_Action item 1_
Please list each book of the Bible that the Christmas sermon below names.
_Action item 2_
Carry on the Christmas sermon below, starting after its last sentence.

_Text provided_

⟨

First Sunday after Christmas Day
December 30, 2007
Isaiah 61:10-62
Psalm 147
Galatians 3:23-25, 4:4-7
John 1:1-18
Well, merry and blessed Christmas to you. Now, I know we celebrated Christmas a few days ago, and I don’t know about you, but I still feel like Isaiah, rejoicing in the Lord. The Christ child has been born and all my gifts have been opened, but Christmas still seems new to me. It still seems that there are gifts to be opened. Now I know this is not true, at least with family and friends, but one thing I know for sure: there are still gifts to be opened at the manger. They have already been given to us, and they are available for us to open every day of our life, any season of the year. But we need to go to the manger to receive them. However, if you are like me, I probably don’t go to the manger as often as I should in the days and weeks and months after Christmas.

⟩

_Stored data_

⟨

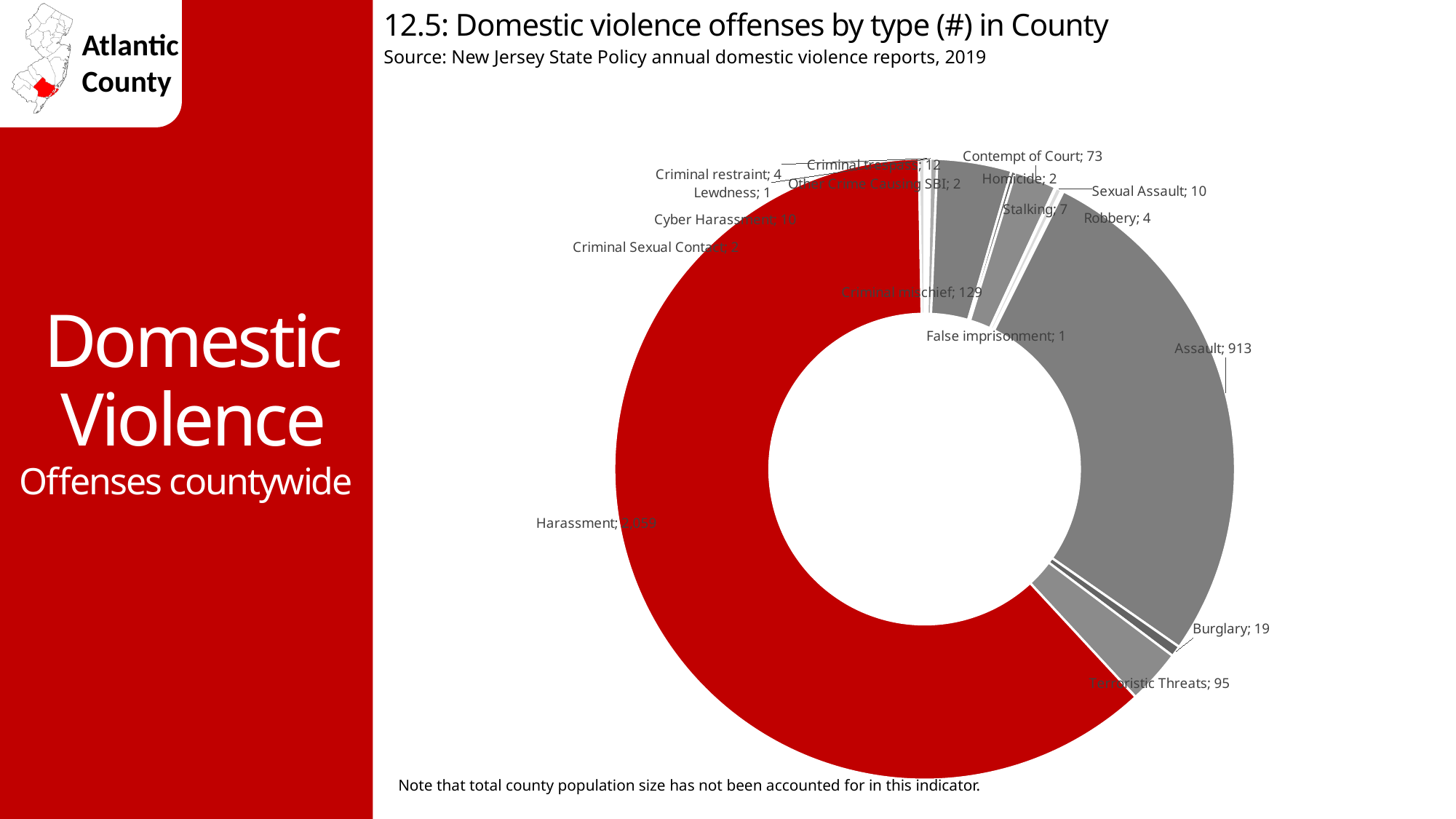
What year of reports does the chart's source cite? 2019 What is the value shown for Sexual Assault? 10 Which is larger, the value for Assault or the value for Terroristic Threats? Assault What is the value shown for Burglary? 19 What is the value shown for Terroristic Threats? 95 What is the difference between the values for Criminal mischief and Contempt of Court? 56 How many domestic violence offenses of type Assault are shown on the chart? 913 What is the value shown for Contempt of Court? 73 What kind of chart is shown on the slide? doughnut chart What is the value shown for Criminal mischief? 129 What is the difference between the values for Assault and Terroristic Threats? 818 Which offense type has the largest slice of the chart? Harassment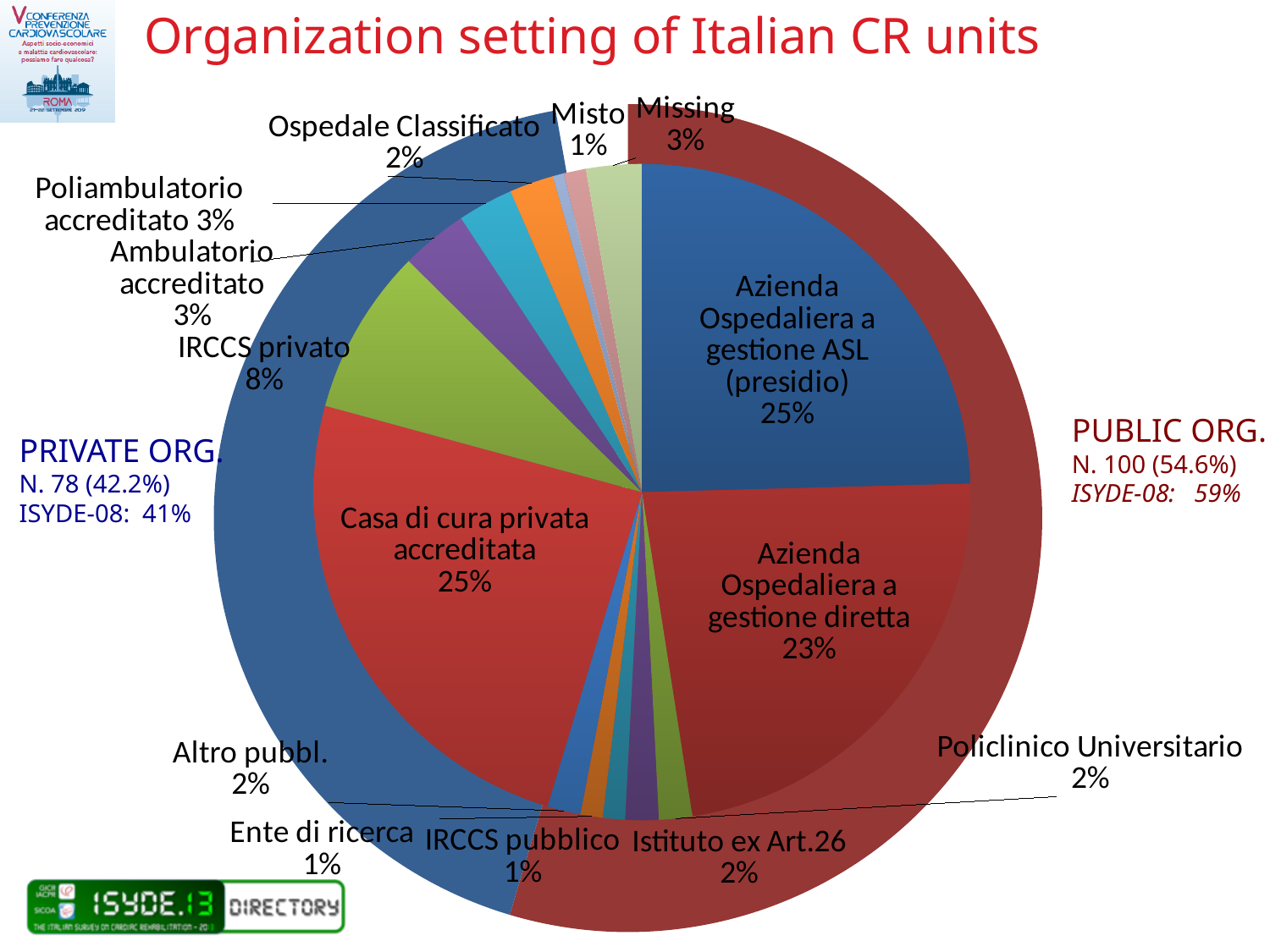
According to the annotation on the slide, how many units are in the PUBLIC ORG. group? N. 100 (54.6%) What share of the pie is Missing? 3% What share of the pie is Azienda Ospedaliera a gestione diretta? 23% What share of the pie is Misto? 1% What kind of chart is shown on the slide? Pie chart Which is larger, Azienda Ospedaliera a gestione diretta or IRCCS privato? Azienda Ospedaliera a gestione diretta What is the title of the chart? Organization setting of Italian CR units What is the difference in percentage points between Azienda Ospedaliera a gestione diretta and IRCCS privato? 15 percentage points How many slices are labelled in the pie chart? 14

⟩

_Exercise response 1_
Isaiah, Psalm, Galatians, John

_Exercise response 2_
I think one reason why I don’t go to the manger as often as I should is that I sometimes forget that God continues to have gifts for me to open there. Of course there are those times when I do revisit the manger, but I am not interested in the gifts God offers to me there; so I just put them aside and walk away. But there are also those times when I simply won’t go to the manger because I don’t believe God has any gifts there that I would want or need. The times that bother me most, however, are those times I am afraid to go to the manger. I am afraid because I fear what I might find when I open the gift I receive from God. Afraid of God’s purpose in giving me that gift. Afraid of how it might change my life. Whatever the case, I know that long after I have opened my gifts from family and friends, long after they have been used or put away or discarded or they just plain wear out, the gift of the Christ child is a gift which keeps on giving—a gift I can have every day of my life if only I will receive it, and open it, and find God’s purpose for giving it to me.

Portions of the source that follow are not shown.